Загадочно улыбаясь, я подхожу к грузовому лифту и останавливаюсь перед раздаточным пультом возле него. Вот она, сводная таблица, сплошь утыканная карточками, которые при необходимости можно заменять. Еду здесь раскладывают порциями и затем развозят по палатам, каждому больному свое. Любошу Хольдену, пациенту из 310-й палаты, предписана жидкая диета. Из карточек выясняется, что палаты рассчитаны на одного-двух человек, и Любош Хольден занимает одноместную. Но почему он обречен на жидкое питание, пока не ясно и вызывает некоторую тревогу.

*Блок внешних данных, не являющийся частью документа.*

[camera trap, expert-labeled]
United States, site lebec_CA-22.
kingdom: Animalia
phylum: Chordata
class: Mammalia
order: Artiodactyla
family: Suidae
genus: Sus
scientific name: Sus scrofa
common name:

Мы покидаем сверкающую чистотой и пропитанную съестными запахами кухню и по служебной лестнице взбираемся на третий этаж, но, прежде чем войти в нужное нам отделение, Квазимодо заглядывает в смотровое окошко, похожее на иллюминатор. Еле освещенный коридор со стенами цвета морской волны кажется безлюдным, ковровая дорожка того же оттенка, что и краска на стенах, идеально чистая, без единого пятнышка, но вся в бороздках от колесиков кресел-каталок.

Чтобы попасть в 310-ю палату, надо миновать расположенную посреди этажа процедурную, из-за неплотно прикрытых дверей которой доносятся обрывки разговора.

В следующую секунду в процедурной раздается резкий звонок и над ближайшей к нам дверью вспыхивает красная лампочка. Мы тотчас отступаем на лестницу.

Приближаются шаги, и грубый мужской голос недовольно ворчит:

— Опять ему неймется!

Я испытываю неудержимое желание хоть краешком глаза взглянуть на санитара, но Квазимодо не пускает меня. Он стискивает мое плечо, и я, чувствуя его недюжинную силу, не сопротивляюсь.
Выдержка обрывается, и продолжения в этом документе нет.